Maybe this is how I found the poem. Maybe A. found it some other way. I'm not sure it matters. It was read, and remembered, and found again, in any case.
-Mary Oliver
You do not have to be good.
You do not have to walk on your knees
for a hundred miles through the desert repenting.
You only have to let the soft animal of your body
love what it loves.
Tell me about despair, yours, and I will tell you mine.
Meanwhile the world goes on.
Meanwhile the sun and the clear pebbles of the rain
are moving across the landscapes,
over the prairies and the deep trees,
the mountains and the rivers.
Meanwhile the wild geese, high in the clean blue air,
are heading home again.
Whoever you are, no matter how lonely,
the world offers itself to your imagination,
calls to you like the wild geese, harsh and exciting
over and over announcing your place
in the family of things.
I'm reading, currently (academically, of course; my recreational reading is ever so much more exciting) about ascetics, monks and assorted other holy peoples. People who most assuredly did walk on their knees in the desert, repenting. They felt they did need to be good. And for our sake, at that (well, for others sakes, anyway; perhaps not ours). They did not let the soft animals of their bodies love what it loved.

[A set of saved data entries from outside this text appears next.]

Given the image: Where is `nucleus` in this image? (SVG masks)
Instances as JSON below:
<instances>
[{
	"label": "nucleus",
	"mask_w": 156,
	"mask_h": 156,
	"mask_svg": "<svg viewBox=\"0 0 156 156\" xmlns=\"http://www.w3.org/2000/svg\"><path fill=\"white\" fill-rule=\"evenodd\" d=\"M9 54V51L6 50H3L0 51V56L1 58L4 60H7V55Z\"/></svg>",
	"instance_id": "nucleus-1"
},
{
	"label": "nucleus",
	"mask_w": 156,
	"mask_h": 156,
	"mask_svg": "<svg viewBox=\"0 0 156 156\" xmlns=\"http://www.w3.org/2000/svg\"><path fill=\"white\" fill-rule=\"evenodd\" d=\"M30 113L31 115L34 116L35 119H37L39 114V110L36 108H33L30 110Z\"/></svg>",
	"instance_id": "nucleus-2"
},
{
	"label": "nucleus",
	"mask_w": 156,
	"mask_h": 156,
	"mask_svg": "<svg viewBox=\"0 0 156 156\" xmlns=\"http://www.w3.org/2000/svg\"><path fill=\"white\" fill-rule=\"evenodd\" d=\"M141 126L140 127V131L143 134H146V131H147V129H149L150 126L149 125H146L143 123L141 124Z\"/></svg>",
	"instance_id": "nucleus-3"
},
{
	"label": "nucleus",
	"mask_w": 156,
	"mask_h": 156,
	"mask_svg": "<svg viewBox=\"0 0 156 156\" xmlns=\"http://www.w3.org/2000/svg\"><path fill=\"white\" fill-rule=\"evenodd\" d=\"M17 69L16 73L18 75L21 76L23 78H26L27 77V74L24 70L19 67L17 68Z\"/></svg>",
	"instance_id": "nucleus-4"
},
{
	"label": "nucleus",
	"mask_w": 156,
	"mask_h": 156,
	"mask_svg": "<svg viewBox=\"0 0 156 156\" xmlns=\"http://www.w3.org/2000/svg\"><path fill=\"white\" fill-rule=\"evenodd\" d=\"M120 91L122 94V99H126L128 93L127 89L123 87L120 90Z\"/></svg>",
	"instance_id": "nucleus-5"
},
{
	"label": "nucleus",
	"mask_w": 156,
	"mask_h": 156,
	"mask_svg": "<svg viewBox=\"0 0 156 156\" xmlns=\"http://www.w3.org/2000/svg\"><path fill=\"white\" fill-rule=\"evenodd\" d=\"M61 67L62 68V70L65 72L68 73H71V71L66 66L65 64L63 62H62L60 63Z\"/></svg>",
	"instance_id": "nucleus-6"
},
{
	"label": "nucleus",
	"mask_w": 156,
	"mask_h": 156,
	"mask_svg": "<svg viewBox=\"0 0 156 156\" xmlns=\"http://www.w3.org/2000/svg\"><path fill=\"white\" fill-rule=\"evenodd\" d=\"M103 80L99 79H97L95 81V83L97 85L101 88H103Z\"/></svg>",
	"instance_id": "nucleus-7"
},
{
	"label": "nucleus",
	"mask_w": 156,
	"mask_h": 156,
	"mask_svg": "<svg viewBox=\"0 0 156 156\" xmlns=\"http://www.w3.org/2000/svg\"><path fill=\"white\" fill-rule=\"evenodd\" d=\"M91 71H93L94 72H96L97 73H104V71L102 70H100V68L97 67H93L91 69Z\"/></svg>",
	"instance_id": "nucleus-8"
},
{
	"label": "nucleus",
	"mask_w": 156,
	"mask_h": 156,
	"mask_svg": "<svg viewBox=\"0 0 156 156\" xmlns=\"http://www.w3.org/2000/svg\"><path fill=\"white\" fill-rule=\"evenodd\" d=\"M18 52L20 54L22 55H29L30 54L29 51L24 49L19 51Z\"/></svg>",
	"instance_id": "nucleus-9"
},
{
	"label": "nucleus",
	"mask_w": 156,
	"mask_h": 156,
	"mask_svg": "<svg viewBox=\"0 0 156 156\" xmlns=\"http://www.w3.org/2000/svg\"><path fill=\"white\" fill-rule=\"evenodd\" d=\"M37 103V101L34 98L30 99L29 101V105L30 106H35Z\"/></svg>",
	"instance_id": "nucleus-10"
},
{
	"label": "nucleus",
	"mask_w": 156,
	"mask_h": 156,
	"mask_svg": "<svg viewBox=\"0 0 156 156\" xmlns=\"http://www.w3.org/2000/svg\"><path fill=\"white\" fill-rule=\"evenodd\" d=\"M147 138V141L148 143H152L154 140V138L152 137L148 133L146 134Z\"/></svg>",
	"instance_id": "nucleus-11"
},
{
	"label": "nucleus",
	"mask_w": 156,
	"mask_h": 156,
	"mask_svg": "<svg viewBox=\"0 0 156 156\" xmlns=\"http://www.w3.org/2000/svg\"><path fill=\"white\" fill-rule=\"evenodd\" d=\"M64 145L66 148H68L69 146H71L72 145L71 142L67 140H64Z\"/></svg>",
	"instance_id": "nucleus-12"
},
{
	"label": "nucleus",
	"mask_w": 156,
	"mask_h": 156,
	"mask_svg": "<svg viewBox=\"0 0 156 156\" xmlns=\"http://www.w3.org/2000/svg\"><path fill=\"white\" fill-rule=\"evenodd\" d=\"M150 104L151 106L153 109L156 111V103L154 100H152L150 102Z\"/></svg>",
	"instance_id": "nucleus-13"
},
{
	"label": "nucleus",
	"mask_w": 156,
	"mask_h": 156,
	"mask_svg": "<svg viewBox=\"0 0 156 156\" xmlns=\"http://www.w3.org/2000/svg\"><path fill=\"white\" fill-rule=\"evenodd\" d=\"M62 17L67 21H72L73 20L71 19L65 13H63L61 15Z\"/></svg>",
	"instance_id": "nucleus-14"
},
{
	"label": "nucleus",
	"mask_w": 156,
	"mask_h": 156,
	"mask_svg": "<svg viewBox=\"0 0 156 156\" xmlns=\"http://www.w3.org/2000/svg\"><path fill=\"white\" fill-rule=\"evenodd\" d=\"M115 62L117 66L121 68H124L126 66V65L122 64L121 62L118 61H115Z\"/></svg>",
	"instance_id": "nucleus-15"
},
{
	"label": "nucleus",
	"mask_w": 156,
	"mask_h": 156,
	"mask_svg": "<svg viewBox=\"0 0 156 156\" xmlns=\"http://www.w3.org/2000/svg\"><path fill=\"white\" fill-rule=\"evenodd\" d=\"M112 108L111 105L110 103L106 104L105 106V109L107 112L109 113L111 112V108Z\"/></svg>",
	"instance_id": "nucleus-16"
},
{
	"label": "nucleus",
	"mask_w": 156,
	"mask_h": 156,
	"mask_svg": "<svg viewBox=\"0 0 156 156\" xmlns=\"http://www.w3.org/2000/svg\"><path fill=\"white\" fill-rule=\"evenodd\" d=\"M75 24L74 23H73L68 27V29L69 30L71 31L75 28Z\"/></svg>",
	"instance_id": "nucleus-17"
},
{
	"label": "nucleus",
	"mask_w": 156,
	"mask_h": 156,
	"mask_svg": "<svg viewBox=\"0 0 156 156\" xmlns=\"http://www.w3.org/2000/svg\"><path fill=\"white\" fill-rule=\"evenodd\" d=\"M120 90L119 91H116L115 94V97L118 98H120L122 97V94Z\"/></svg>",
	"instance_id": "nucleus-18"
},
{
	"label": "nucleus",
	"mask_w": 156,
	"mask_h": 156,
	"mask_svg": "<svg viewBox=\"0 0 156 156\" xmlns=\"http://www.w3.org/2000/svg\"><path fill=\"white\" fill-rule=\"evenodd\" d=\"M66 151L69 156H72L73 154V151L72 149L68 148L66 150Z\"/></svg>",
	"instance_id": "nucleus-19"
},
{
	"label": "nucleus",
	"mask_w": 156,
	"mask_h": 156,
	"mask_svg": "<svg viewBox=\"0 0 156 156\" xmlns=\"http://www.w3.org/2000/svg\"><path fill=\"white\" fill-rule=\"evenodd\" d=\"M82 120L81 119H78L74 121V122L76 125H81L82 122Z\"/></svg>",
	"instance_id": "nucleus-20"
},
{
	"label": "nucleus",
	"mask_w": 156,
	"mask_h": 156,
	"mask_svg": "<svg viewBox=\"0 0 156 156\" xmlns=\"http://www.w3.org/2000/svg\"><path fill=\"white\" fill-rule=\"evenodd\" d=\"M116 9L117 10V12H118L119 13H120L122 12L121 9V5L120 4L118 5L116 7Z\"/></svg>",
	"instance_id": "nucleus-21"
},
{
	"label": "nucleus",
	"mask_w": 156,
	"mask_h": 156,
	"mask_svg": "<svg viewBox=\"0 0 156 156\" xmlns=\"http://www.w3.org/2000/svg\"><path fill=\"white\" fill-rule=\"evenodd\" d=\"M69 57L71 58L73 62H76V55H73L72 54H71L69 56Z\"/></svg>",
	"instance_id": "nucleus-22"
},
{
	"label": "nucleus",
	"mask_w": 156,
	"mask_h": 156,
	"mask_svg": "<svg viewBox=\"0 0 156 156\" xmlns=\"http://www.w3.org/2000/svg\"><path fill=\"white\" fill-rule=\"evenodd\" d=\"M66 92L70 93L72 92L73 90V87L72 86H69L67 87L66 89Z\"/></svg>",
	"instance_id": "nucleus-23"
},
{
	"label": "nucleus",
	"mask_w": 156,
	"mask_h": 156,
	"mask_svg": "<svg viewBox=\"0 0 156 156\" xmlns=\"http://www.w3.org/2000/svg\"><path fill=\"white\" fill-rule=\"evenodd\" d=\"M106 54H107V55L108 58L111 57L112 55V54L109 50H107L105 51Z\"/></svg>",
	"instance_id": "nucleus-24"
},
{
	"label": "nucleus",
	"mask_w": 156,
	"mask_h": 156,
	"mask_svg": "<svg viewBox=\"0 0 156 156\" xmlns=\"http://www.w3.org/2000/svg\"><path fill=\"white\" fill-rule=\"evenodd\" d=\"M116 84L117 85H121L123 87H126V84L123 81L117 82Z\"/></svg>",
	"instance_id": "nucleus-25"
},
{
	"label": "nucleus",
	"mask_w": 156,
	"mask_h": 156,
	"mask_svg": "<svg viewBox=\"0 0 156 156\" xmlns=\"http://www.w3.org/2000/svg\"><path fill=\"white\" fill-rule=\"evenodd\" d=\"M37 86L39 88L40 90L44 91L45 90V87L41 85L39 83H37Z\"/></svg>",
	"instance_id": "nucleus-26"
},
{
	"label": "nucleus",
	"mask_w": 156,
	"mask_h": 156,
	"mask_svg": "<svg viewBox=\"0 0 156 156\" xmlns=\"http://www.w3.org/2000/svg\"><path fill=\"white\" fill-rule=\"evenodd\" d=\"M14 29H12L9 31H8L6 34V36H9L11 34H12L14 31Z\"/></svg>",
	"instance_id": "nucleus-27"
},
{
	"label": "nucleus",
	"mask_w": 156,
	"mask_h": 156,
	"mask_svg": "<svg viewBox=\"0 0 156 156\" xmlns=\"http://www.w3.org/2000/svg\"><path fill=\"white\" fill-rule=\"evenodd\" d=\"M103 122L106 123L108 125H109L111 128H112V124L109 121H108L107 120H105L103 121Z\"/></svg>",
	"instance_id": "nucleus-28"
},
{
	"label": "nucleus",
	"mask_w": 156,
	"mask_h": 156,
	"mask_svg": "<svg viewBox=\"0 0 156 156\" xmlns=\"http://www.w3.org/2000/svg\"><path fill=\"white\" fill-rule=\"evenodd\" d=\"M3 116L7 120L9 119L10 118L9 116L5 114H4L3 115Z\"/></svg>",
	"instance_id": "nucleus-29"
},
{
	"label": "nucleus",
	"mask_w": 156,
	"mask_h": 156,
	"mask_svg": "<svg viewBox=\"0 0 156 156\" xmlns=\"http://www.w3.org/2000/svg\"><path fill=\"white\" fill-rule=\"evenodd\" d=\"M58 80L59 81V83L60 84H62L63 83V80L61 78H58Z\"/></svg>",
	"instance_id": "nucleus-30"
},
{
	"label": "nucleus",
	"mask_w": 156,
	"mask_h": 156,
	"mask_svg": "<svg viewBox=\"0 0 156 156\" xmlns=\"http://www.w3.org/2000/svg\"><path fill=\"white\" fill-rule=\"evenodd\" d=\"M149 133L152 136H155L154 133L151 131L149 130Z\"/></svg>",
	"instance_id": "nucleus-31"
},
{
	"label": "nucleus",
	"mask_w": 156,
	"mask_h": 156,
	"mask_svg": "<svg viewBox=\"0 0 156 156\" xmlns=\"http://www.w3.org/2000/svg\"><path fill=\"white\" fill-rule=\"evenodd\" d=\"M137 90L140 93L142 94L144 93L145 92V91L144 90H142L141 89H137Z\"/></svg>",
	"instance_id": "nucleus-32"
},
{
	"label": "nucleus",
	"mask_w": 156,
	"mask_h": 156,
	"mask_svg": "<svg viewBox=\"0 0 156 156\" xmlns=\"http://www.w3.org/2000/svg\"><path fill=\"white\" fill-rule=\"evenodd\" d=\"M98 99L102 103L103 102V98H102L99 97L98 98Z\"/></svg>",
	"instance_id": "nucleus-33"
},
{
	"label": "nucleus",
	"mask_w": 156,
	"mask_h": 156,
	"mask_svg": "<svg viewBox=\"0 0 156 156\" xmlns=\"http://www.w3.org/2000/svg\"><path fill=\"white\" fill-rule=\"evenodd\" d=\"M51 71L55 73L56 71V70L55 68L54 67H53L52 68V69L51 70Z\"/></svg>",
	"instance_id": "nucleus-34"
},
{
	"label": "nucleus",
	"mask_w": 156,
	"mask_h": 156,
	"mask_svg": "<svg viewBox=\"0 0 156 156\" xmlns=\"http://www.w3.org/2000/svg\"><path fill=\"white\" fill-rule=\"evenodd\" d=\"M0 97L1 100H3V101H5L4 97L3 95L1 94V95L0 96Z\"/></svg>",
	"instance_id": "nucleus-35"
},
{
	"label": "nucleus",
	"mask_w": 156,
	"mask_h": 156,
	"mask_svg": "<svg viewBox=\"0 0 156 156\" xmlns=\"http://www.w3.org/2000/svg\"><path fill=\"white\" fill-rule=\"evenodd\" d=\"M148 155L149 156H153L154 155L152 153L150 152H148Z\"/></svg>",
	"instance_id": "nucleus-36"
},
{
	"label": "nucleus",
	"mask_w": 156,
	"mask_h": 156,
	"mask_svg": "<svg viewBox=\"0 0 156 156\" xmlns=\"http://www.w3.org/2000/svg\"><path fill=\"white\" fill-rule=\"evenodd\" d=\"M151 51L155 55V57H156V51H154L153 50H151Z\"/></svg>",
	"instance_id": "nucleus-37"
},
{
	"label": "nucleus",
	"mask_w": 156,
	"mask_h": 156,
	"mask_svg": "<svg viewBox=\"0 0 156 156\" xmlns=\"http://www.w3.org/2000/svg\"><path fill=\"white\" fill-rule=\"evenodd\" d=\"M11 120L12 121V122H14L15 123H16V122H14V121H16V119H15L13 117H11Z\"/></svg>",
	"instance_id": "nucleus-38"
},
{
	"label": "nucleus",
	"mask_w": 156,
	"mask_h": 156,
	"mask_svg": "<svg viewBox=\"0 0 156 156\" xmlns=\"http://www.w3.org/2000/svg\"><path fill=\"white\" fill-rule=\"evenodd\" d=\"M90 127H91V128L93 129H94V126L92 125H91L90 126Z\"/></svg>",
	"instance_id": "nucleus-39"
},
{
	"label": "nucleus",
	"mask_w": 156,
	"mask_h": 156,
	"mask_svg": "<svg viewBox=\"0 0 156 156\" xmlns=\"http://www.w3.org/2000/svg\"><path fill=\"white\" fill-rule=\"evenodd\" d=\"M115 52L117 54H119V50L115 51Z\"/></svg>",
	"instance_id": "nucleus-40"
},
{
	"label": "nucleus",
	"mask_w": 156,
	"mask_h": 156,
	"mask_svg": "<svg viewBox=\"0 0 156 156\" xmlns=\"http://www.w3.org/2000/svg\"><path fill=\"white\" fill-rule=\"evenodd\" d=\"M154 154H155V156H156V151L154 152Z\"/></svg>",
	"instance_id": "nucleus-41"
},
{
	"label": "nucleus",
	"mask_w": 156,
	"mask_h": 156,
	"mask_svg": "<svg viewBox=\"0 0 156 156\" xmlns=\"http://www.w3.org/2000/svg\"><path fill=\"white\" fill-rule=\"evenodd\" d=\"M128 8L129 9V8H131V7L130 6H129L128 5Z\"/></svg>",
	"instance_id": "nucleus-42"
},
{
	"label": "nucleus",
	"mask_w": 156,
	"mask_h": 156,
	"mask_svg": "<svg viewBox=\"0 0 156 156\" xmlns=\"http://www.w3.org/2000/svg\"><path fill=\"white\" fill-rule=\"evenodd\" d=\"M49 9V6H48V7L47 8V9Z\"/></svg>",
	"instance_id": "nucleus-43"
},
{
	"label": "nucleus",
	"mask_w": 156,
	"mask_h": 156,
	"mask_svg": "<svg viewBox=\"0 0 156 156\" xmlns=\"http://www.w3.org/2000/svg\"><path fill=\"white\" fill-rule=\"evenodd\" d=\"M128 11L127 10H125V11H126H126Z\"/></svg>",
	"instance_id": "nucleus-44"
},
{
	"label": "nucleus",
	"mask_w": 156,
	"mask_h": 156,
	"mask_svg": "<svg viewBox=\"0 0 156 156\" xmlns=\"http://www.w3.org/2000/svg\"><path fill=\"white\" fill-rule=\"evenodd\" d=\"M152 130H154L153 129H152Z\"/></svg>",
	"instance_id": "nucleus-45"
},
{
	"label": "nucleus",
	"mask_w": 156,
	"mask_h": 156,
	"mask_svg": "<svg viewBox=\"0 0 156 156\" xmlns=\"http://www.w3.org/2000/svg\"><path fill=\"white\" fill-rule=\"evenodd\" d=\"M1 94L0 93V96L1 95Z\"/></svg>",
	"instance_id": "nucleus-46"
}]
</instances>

Willpower, they say, is a finite thing in a person. When one uses it all up in doing the one thing, there is none left for doing the next. This is why diets fails so spectacularly. One can only be so good for so long, before something gives.
Perhaps I do not need to be good, or to cross the desert on my knees. Maybe I should let the world offer itself to me, and love what I love. Sounds nice, actually. But sometimes I do need to be good. Maybe not desert repenting level good, but good all the same.
Sometimes, I think I'll also love what I love, though. That sounds pleasant enough as well.